= Data for processing =
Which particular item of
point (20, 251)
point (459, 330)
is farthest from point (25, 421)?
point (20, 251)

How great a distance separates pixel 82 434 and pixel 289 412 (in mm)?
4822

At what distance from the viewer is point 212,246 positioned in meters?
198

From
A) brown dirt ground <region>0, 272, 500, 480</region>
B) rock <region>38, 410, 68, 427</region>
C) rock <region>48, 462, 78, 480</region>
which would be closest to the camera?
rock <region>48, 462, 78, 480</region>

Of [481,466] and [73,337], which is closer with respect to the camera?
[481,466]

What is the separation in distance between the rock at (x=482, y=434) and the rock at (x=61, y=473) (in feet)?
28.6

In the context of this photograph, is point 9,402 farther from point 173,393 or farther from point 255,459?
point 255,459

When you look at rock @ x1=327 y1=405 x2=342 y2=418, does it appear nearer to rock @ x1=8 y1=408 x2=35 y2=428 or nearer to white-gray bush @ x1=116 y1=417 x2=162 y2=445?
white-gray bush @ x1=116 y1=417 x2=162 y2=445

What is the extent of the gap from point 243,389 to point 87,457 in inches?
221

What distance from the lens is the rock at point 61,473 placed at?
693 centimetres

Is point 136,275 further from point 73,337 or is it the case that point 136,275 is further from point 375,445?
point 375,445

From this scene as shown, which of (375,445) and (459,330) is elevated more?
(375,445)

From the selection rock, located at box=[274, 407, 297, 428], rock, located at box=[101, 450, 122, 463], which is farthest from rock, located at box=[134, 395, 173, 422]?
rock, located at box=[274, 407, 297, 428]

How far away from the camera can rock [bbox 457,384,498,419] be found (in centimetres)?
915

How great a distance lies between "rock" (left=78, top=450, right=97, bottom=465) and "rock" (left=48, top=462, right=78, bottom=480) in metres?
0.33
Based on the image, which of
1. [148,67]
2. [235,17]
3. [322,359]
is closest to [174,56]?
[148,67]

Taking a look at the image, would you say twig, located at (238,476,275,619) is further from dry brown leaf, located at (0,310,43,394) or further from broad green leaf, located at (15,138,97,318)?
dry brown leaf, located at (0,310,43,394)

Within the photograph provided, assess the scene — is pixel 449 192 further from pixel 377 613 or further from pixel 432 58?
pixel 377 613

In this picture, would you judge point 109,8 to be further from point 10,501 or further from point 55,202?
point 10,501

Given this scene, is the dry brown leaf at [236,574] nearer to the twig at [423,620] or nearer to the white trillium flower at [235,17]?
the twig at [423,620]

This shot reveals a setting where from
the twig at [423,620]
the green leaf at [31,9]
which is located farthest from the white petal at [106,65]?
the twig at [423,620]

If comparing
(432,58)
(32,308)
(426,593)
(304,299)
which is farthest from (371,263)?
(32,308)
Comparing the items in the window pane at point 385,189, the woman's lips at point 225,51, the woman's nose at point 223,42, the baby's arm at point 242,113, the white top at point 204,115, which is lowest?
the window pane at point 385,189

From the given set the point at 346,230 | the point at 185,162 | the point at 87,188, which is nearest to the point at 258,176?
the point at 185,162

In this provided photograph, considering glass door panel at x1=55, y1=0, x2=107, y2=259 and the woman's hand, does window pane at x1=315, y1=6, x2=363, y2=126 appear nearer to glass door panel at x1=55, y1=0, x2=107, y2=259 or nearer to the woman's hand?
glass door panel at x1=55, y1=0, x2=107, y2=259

= Work instructions =
From the listing above, reproduce all the lines exactly.

= Written solution =
Which particular item of
point (20, 251)
point (459, 330)
is farthest from point (25, 421)?
point (20, 251)

How great a distance separates pixel 82 434 and pixel 289 412 (in mm)?
4822

At what distance from the viewer is point 212,246 positioned in meters?
198

From
A) brown dirt ground <region>0, 272, 500, 480</region>
B) rock <region>38, 410, 68, 427</region>
C) rock <region>48, 462, 78, 480</region>
which would be closest to the camera?
rock <region>48, 462, 78, 480</region>

Of [481,466] and [73,337], which is closer with respect to the camera?
[481,466]

What is the separation in distance between the rock at (x=482, y=434) and the rock at (x=61, y=473) (in feet)?
28.6

In the context of this photograph, is point 9,402 farther from point 173,393 or farther from point 255,459?
point 255,459

When you look at rock @ x1=327 y1=405 x2=342 y2=418, does it appear nearer to rock @ x1=8 y1=408 x2=35 y2=428 or nearer to white-gray bush @ x1=116 y1=417 x2=162 y2=445?
white-gray bush @ x1=116 y1=417 x2=162 y2=445

What is the extent of the gap from point 243,389 to point 87,457 in inches?
221

What distance from the lens is the rock at point 61,473 placed at?
693 centimetres

Is point 136,275 further from point 73,337 or is it the case that point 136,275 is further from point 375,445?
point 375,445

From this scene as shown, which of (375,445) and (459,330) is elevated more?
(375,445)

From the selection rock, located at box=[274, 407, 297, 428], rock, located at box=[101, 450, 122, 463], which is farthest from rock, located at box=[134, 395, 173, 422]?
rock, located at box=[274, 407, 297, 428]

How far away from the camera can rock [bbox 457,384,498,419] be found (in centimetres)?
915

How great a distance lies between "rock" (left=78, top=450, right=97, bottom=465) and "rock" (left=48, top=462, right=78, bottom=480) in metres?
0.33
Based on the image, which of
1. [148,67]
2. [235,17]
3. [322,359]
is closest to [174,56]?
[148,67]

Taking a look at the image, would you say twig, located at (238,476,275,619) is further from dry brown leaf, located at (0,310,43,394) or further from broad green leaf, located at (15,138,97,318)?
dry brown leaf, located at (0,310,43,394)

Within the photograph provided, assess the scene — is pixel 449 192 further from pixel 377 613 or further from pixel 432 58?
pixel 377 613

In this picture, would you judge point 109,8 to be further from point 10,501 or further from point 55,202?
point 10,501

Given this scene, is the dry brown leaf at [236,574] nearer to the twig at [423,620] or nearer to the white trillium flower at [235,17]?
the twig at [423,620]

This shot reveals a setting where from
the twig at [423,620]
the green leaf at [31,9]
which is located farthest from the white petal at [106,65]?
the twig at [423,620]

If comparing
(432,58)
(32,308)
(426,593)
(304,299)
which is farthest from (371,263)?
(32,308)
Comparing the items in the window pane at point 385,189, the woman's lips at point 225,51, the woman's nose at point 223,42, the baby's arm at point 242,113, the white top at point 204,115, which is lowest?
the window pane at point 385,189

From the given set the point at 346,230 | the point at 185,162 | the point at 87,188, which is nearest to the point at 258,176?
the point at 185,162

In this provided photograph, considering glass door panel at x1=55, y1=0, x2=107, y2=259 and the woman's hand, does window pane at x1=315, y1=6, x2=363, y2=126 appear nearer to glass door panel at x1=55, y1=0, x2=107, y2=259 or nearer to the woman's hand?
glass door panel at x1=55, y1=0, x2=107, y2=259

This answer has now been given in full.